# Help with sizing



## GAVLAD (16 Feb 2011)

Hi all

I'm pretty new to the road cycling scene and decided to upgrade from my 'bed iron' to something decent.
I've seen a couple of bikes advertised and wonder if anyone can give me some plain English advice?
There's a Scott Addict R2 which is size medium 54cm, but I've read that the seat post is intergrated with the frame.
This may add a further 10cm on.

Then there's a Trek which measures 56cm and there's a litespeed bella which measures 58cm.

The Trek and the Litespeed frames are more traditional in style and don't feature sloping cross bar or intergrated seat posts, so I'm comfortable with knowing that these will fit my size.

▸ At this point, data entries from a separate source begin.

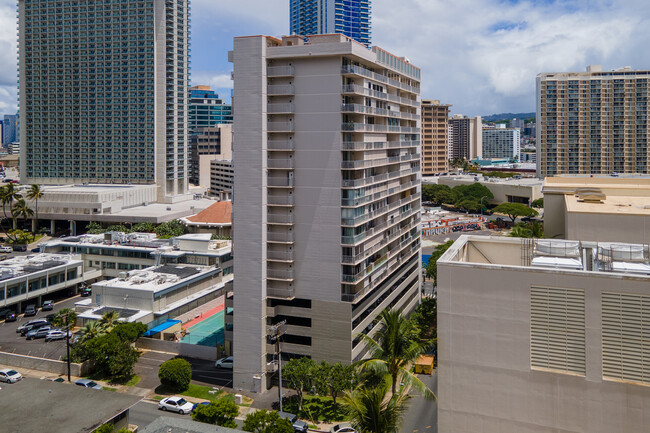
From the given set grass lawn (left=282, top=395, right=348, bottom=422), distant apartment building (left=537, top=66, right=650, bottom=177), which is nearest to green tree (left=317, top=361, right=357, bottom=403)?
grass lawn (left=282, top=395, right=348, bottom=422)

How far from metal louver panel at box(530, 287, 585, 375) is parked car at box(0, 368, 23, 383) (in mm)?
50962

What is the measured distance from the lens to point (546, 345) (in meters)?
22.1

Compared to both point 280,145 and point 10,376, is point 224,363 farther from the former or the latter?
point 280,145

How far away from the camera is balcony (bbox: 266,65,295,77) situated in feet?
159

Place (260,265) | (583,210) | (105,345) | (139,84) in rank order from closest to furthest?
1. (583,210)
2. (260,265)
3. (105,345)
4. (139,84)

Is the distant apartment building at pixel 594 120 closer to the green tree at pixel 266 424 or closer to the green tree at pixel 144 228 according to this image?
the green tree at pixel 144 228

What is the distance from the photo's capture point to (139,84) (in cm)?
15162

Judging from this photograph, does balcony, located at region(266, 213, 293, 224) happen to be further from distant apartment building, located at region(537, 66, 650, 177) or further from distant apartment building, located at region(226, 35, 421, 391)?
distant apartment building, located at region(537, 66, 650, 177)

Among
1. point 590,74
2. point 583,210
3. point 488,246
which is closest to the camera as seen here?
point 488,246

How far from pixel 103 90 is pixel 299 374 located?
135 metres

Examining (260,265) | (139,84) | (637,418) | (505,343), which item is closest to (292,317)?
(260,265)

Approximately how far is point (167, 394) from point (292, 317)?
45.4 feet

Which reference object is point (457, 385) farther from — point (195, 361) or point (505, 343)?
point (195, 361)


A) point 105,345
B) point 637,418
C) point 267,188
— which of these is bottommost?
point 105,345
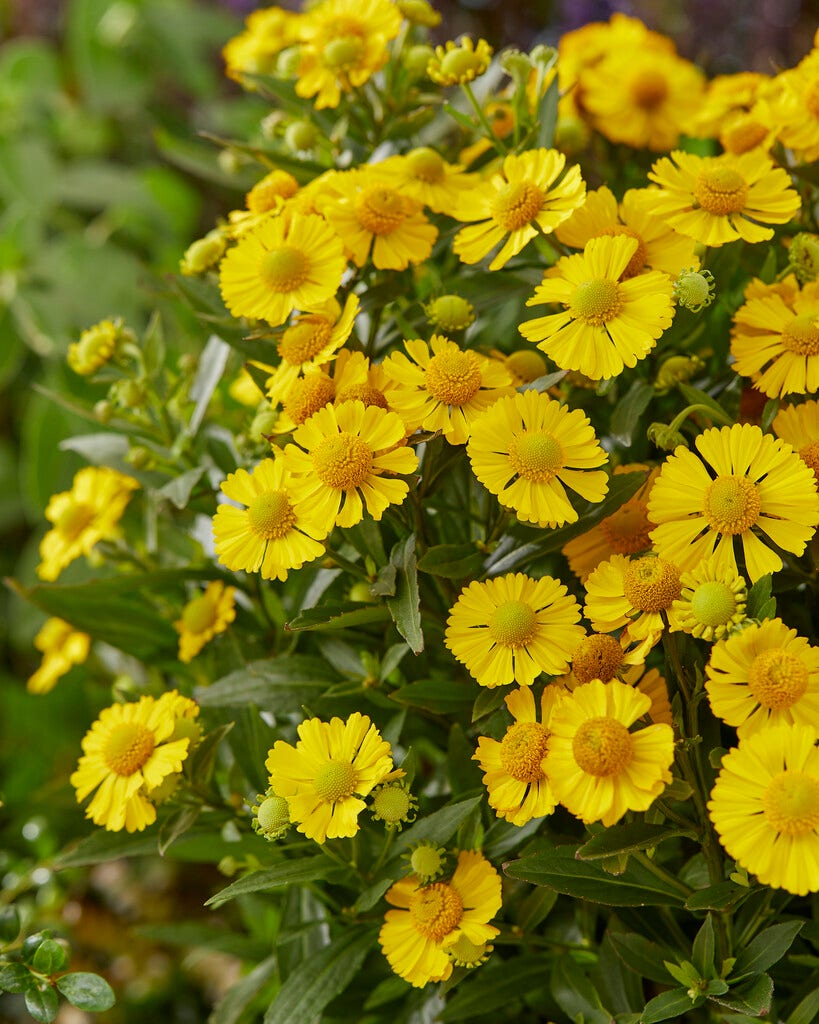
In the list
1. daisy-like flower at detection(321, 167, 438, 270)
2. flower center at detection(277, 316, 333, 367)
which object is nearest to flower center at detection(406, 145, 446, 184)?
daisy-like flower at detection(321, 167, 438, 270)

I appreciate that there's some difference to the above bikes in frame material and styles, but I'm just after the best bike that I can afford and which will fit best.
All are advertised on ebay.

I'm 6ft1 with an inside measurement of 31/32inch approx.

Any advice will be appreciated.
Cheers!


----------



## addictfreak (16 Feb 2011)

Im 6ft and ride a Scott Addict 56cm (L). I reckon its about the right size for me. I have tried my mates 54cm and it didnt feel quite right for me.

If the R2 has had its seatpost cut it maybe to small for you. Only way to be certain is to view the bike (if possible) and try it for size.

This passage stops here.